Les Palestiniens représentent a minima une communauté de destin : naguère aux premières loges du projet sioniste naissant, ils sont aujourd'hui ces Arabes sans État dont aucun État ne veut, ni Israël, ni les États arabes voisins. Peuple ou pas peuple, la question palestinienne reste à résoudre et ne peut pas simplement pourrir indéfiniment. Faute d'État (ou d'États), les Palestiniens sont aujourd'hui des non-citoyens dans un entre-deux intenable. Ils devront bien un jour être citoyens à part entière d'un État (ou d'États) à part entière, réellement souverains. Ils ne peuvent pas rester éternellement l'objet d'un jeu de ping-pong entre États, comme une patate chaude qu'on se refile. Gorce joue évidemment au ping-pong, il renvoie la balle sur le terrain arabe. Quand il s'agit de prendre la terre des Palestiniens, les preneurs ne manquent pas.
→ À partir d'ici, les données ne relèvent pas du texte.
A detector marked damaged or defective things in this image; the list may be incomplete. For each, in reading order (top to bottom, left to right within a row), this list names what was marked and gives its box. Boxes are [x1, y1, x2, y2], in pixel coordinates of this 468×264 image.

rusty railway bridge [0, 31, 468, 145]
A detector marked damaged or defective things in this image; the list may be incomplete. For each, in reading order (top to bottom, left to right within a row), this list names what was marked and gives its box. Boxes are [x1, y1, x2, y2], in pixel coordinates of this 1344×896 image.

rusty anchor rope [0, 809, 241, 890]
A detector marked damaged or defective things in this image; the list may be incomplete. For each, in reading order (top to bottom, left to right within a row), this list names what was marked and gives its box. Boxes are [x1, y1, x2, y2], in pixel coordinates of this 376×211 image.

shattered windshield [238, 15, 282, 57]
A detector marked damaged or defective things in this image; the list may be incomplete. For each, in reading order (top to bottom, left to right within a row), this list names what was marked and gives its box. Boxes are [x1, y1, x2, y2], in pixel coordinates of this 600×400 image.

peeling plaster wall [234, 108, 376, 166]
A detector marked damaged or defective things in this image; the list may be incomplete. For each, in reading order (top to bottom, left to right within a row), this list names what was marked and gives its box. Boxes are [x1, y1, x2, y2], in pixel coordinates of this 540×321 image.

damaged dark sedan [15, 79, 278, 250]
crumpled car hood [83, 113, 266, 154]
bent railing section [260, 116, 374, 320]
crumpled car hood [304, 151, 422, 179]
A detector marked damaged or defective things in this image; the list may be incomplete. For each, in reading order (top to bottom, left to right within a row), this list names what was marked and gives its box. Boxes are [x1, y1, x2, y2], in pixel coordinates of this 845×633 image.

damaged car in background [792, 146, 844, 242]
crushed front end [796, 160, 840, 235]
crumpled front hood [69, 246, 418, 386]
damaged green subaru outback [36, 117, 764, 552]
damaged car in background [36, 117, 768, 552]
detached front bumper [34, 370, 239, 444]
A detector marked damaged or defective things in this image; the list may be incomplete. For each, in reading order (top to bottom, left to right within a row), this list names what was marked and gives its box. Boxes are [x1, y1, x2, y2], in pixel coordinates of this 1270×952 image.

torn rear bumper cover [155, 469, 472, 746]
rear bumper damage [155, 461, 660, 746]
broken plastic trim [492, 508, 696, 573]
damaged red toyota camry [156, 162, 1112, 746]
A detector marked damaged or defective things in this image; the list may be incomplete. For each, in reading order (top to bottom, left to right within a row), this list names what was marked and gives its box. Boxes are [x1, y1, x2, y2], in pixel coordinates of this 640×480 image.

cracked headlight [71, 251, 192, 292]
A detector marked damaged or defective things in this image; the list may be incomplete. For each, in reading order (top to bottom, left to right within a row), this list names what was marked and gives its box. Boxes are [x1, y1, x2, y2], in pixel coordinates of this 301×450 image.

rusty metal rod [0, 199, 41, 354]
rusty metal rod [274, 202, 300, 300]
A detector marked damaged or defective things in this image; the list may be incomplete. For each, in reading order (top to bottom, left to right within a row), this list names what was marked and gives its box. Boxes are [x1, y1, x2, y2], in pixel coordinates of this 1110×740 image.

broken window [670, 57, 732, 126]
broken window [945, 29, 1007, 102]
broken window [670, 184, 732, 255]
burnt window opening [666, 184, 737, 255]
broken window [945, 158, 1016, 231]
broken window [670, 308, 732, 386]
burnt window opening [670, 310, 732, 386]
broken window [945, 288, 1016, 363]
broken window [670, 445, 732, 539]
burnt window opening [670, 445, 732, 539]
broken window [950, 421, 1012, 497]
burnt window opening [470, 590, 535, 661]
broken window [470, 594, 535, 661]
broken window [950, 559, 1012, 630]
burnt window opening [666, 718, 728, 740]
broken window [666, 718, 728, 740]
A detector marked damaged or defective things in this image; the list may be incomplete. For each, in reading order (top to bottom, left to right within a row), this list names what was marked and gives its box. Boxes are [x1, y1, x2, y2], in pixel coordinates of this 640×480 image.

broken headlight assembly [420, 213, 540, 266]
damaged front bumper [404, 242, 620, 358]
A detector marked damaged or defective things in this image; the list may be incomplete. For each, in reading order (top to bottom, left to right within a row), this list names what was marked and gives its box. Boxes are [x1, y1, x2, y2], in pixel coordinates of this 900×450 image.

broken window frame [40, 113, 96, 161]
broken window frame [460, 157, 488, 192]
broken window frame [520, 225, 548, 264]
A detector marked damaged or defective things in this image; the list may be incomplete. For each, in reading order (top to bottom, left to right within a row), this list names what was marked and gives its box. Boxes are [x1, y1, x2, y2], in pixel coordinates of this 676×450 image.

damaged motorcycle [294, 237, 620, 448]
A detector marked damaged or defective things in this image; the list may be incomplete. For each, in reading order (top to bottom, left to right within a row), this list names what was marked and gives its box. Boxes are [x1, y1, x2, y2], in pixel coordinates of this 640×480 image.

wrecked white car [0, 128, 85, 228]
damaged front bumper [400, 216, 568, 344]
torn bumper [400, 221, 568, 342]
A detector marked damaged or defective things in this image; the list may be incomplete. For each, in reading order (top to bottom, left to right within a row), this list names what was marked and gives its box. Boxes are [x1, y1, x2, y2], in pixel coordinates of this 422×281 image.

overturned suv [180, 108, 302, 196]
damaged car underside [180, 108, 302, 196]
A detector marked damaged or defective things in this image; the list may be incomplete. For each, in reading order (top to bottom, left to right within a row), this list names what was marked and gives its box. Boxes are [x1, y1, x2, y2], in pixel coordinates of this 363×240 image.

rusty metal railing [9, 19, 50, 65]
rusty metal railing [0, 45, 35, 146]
Par contre, pour ce qui est des populations, non merci, on n'en veut pas, ils sont à vous... Mais des millions de Palestiniens ne vont pas magiquement disparaitre, et ce, quels que soient les efforts du gouvernement israélien pour leur trouver un nouveau domicile en Somalie ou je ne sais où.

J'ajoute qu'attribuer une citoyenneté à une population n'est pas une récompense, un bon point distribué par la maîtresse. L'histoire même du projet sioniste nous apprend cela, entre autres.